Setting up a fault-tolerant site using Amazon’s Availability Zones
Amazon’s Availability Zones are a fabulous new feature that allows users to assign instances to locations that are very fault-tolerant from one another yet that have very high bandwidth between each other. I wish I could have done something like that as easily when I was responsible for operations at Citrix Online and we had 5 datacenters worldwide. As I’ll explain in this post, what Amazon actually provides us is much better than just putting servers into multiple datacenters.
The most confusing thing about availability zones is the name: In the cloud, what exactly is an “availability zone”? The easiest way to think about it is that a zone equals a datacenter. If power goes out in one datacenter and the generators fail to start (naah, that never happens…) then it doesn’t affect the other datacenter. Or if there’s a fire, one datacenter may burn out or be otherwise incapacitated, but others are unaffected. In reality zones don’t necessarily correspond to datacenters. Given careful engineering, it’s possible to have multiple “rooms” in a datacenter that are highly failure isolated while technically still being part of the same datacenter (imagine football-sized fields here).
The point of availability zones is the following: if I launch a server in zone A and a second server in zone B, then the probability that both go down at the same time due to an external event is extremely small. This simple property allows us to construct highly reliable web services by placing servers into multiple zones such that the failure of one zone doesn’t disrupt the service or at the very least, allows us to rapidly reconstruct the service in the second zone.
The one caveat to consider when using multiple zones is that there is no free lunch (you knew there was a catch, didn’t you?). First of all there’s the speed of light. The zones Amazon is exposing are all on the East coast (indicated by the names, such as “us-east-1a”. I don’t have inside information about the location of their facilities, but I imagine some may be in New York and others may be in Virginia, so the distance between zones may be considerable, thus translating into some network latency. And even if the actual facilities used by EC2 today are not that far apart, they may be someday in the future.
The second “gotcha” is that bandwidth across zone boundaries is not free. Amazon is charging $0.01/GB for what they call “regional” traffic. This is less than 1/10th the cost of Internet traffic, which seems perfectly reasonable to me. In the days where I was managing multiple datacenters the cost of traffic between them was essentially the same as the cost of random Internet traffic. Actually, I take that back, it cost twice as much: once to exit one datacenter and once to enter the other. (Granted, at high volume one can do interesting things to save some money, but it doesn’t become free by a long shot.)
An example
Enough talk, let’s show a diagram of how a simple redundant web site looks like with Availability Zones and Elastic IPs. At the core we’ll have two web servers (e.g. with Apache and PHP) running the web application and accessing the master database. All this occurs in one zone. We’ll allocate two Elastic IP addresses that we assign to the two web servers and then we create a round-robin DNS entry for our web site that maps the domain name to the two IP addresses (this is commonly called “round-robin DNS”).

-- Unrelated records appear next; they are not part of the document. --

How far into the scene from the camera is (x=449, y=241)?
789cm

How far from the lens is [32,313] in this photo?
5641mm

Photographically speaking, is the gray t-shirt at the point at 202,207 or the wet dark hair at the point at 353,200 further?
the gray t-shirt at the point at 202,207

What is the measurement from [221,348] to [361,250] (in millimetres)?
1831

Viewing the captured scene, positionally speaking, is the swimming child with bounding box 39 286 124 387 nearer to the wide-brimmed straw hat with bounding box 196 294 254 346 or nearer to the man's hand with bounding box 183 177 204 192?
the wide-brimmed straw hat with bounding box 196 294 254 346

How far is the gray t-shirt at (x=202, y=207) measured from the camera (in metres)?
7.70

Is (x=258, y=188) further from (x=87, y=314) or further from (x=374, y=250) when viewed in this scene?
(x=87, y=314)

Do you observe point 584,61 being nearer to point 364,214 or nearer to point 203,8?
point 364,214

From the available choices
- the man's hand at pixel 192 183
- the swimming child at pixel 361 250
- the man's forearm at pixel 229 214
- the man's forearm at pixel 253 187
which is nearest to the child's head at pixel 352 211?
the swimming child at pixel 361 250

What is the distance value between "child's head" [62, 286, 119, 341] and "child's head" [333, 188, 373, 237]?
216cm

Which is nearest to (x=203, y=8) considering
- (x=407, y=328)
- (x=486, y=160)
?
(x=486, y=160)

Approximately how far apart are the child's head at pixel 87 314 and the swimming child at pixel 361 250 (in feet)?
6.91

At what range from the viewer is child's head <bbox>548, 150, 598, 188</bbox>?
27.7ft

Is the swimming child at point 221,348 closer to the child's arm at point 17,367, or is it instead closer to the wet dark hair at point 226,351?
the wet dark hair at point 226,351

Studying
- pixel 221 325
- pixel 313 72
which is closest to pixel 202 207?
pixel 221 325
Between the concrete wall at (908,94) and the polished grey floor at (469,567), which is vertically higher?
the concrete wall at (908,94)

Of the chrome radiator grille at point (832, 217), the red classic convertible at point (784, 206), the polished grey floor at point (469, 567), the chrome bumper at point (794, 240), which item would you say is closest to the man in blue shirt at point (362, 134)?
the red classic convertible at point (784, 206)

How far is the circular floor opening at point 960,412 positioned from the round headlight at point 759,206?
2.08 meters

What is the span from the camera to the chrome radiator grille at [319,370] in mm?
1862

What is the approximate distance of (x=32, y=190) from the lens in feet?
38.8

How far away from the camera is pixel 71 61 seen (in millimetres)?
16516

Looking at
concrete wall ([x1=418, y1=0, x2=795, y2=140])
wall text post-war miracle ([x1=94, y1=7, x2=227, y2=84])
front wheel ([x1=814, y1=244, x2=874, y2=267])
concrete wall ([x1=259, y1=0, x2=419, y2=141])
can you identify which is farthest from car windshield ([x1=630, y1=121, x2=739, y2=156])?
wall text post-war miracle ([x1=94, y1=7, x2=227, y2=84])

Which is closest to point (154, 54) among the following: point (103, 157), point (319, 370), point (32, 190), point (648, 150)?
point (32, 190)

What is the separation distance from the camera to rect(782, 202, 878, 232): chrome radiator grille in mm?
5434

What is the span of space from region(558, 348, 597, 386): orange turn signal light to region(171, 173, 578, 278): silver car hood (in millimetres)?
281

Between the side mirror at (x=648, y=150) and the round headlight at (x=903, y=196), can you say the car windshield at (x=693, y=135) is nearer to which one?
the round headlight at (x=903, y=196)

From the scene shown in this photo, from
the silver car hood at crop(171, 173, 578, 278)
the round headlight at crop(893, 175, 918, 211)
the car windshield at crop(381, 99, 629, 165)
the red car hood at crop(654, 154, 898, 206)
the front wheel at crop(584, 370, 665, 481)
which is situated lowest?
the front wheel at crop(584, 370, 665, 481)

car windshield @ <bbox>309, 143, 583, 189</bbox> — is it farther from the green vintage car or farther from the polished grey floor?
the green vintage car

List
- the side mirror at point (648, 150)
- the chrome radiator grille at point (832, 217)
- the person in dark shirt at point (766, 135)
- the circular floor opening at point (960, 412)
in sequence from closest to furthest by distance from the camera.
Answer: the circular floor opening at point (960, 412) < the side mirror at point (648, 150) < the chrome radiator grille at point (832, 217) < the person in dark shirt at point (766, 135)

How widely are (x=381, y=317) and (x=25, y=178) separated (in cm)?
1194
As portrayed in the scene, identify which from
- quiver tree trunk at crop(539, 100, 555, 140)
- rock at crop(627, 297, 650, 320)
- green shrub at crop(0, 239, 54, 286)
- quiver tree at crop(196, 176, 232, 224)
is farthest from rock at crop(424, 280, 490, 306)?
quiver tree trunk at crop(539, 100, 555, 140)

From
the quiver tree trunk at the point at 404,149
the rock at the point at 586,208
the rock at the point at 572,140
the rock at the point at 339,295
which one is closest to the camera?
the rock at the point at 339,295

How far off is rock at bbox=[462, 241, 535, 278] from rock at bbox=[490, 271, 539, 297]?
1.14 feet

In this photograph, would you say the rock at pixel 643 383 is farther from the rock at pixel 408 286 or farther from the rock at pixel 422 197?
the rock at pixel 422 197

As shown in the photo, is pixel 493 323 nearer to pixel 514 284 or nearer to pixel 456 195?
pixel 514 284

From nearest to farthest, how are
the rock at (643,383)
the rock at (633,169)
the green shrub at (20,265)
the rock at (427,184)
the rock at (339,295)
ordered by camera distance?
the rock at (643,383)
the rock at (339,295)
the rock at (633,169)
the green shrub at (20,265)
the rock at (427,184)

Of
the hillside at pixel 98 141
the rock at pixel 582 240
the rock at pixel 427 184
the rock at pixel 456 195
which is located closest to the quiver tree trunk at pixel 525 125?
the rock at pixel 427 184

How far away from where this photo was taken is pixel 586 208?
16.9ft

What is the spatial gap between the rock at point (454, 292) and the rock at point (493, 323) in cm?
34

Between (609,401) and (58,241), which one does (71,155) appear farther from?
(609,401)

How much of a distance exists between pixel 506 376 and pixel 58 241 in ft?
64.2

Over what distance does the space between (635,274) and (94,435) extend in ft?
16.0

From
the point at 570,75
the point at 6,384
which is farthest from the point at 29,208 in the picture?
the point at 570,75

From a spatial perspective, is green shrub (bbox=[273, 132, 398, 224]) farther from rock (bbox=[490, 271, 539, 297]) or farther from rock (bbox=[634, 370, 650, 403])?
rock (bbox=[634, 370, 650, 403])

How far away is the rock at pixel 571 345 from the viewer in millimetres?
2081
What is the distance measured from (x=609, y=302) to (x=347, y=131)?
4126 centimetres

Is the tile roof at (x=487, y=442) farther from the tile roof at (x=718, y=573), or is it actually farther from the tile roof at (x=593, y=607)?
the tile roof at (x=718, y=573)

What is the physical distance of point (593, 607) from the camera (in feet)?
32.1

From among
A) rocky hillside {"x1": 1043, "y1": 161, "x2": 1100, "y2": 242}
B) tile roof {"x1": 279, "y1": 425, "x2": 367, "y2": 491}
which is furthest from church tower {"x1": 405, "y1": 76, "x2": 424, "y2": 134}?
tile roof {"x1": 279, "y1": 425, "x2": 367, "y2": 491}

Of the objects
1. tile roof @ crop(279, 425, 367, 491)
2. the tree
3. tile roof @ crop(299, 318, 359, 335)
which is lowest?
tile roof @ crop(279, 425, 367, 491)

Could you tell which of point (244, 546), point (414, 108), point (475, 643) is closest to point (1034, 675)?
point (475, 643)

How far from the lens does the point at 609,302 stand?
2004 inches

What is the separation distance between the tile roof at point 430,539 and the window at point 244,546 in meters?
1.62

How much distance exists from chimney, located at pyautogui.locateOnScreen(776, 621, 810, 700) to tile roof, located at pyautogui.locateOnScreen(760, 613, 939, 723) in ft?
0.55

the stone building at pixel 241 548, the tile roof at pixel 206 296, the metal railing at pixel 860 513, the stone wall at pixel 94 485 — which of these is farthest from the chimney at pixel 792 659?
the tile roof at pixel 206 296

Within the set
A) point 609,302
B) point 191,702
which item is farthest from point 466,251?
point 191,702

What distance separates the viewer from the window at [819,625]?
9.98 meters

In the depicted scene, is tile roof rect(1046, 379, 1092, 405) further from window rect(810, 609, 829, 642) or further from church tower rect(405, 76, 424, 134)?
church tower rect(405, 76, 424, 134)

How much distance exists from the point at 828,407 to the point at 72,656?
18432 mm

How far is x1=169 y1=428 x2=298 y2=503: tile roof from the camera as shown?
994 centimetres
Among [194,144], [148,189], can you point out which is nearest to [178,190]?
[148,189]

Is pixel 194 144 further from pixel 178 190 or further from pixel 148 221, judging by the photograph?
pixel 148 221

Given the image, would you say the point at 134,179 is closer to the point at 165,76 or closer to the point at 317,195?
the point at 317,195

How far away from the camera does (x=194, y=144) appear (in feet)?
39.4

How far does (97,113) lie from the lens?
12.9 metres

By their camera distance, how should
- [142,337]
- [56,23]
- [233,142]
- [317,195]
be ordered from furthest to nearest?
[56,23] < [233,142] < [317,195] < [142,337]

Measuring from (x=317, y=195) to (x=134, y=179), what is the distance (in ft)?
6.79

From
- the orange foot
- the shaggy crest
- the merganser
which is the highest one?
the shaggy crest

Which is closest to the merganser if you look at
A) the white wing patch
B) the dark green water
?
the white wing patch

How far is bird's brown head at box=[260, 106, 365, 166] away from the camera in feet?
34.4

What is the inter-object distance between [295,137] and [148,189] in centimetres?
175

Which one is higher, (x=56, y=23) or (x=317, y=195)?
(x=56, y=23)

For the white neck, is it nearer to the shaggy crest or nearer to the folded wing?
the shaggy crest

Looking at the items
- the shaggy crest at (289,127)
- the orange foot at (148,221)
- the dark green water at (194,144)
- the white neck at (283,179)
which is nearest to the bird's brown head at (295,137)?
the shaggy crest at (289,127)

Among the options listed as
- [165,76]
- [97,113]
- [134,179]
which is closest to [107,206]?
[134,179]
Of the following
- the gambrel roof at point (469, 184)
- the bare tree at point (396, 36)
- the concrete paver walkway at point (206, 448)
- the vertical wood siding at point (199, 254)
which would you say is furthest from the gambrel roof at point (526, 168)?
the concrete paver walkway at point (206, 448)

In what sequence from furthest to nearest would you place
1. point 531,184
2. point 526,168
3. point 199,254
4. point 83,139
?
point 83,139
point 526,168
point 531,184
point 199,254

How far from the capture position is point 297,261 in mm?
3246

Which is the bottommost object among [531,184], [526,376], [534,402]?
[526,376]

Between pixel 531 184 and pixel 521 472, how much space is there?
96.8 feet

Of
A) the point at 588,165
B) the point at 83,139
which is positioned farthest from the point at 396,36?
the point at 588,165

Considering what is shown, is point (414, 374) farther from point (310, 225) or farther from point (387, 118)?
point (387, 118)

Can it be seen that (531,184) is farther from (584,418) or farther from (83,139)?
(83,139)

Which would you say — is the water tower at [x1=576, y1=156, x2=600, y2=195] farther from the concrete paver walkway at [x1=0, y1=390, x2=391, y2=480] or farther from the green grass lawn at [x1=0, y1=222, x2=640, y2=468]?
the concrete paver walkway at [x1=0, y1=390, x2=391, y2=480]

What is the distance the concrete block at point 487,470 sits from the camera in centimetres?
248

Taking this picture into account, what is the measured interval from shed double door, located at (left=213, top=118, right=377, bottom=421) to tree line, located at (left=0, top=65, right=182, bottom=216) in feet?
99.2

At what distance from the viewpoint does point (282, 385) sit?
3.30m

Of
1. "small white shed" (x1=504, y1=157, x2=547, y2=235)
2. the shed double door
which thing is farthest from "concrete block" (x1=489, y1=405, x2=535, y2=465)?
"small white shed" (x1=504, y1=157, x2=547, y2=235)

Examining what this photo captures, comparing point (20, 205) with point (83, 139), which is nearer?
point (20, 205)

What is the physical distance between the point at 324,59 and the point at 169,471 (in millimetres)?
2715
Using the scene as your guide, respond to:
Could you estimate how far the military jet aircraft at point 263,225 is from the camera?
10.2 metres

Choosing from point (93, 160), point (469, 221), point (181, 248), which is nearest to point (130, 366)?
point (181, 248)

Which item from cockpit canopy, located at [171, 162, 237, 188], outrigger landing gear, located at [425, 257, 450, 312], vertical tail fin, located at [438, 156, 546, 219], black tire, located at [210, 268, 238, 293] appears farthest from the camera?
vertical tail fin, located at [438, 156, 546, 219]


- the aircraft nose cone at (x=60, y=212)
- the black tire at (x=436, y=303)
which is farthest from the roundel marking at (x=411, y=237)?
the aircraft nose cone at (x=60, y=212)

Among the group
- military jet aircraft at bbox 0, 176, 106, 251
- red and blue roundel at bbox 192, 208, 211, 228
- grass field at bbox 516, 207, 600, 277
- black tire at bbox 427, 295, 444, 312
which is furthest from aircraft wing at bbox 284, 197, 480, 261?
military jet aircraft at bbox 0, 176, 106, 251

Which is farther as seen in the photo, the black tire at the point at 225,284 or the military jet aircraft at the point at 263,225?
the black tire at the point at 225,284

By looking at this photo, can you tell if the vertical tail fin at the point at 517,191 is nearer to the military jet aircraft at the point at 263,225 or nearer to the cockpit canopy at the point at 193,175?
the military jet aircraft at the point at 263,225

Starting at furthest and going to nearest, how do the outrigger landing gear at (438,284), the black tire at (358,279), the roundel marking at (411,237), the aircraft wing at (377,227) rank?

In order to ensure the survival of the data in the case of a massive failure, we start a slave database in a second availability zone and replicate the data in real-time. This is how we’ve set-up all our customers to date, except that up until now we haven’t been able to specify the placement of the slave with respect to the master. In the RightScale Dashboard the zone of each server is shown and at server launch time one can select the desired zone.
Now suppose the zone with the web servers and database fails due to a fire! After receiving an alert, we first promote the slave in the second zone to master using the RightScale Manager for MySQL automation. We then launch fresh web/app servers in the same zone as the slave database. Once the promotion completes and the two new servers are up, it is a simple matter of reassigning the Elastic IPs to the two new servers to redirect all the users to the new servers and we’re up and running again.

The next step is to recreate the redundancy and for this the third availability zone that each account has access to comes into play. We start a fresh database slave in the third zone again using the automation in the Manager for MySQL. Once that comes up and starts replicating we are back to having a redundant setup!

If you have never tried to set something like this up yourself starting from renting colo space, purchasing bandwidth to buying and installing servers, you really can’t appreciate the amount of capital expense, time, headache, and ongoing expense saved by EC2’s features! And best of all, using RightScale it’s just a couple of clicks away :-).
Beyond the simple redundant setup
As an astute reader you probably noticed that the site described above would go down if there was a failure in the primary zone, which would require a manual restarting of new servers in order to bring it back up. Some of this can be easily remedied by placing one or multiple web servers into the secondary zone and having them talk to the master DB across the zone boundary. The performance of these servers may be slightly lower due to the inter-zone latency and there is some cost to the database access traffic. It’s somewhat application-dependent how these play out.
A more sophisticated setup uses load balancers to reduce the impact of the cross-site traffic. The idea is to place one load balancer instance in each zone and route the requests primarily to a set of redundant web/app servers in the primary zone, as shown in the figure below. A third app server can be running in the secondary zone and perhaps get a trickle of traffic from the load balancers just to keep it “warm.” Keeping it warm makes it easy to monitor and ensure that it’s operating properly.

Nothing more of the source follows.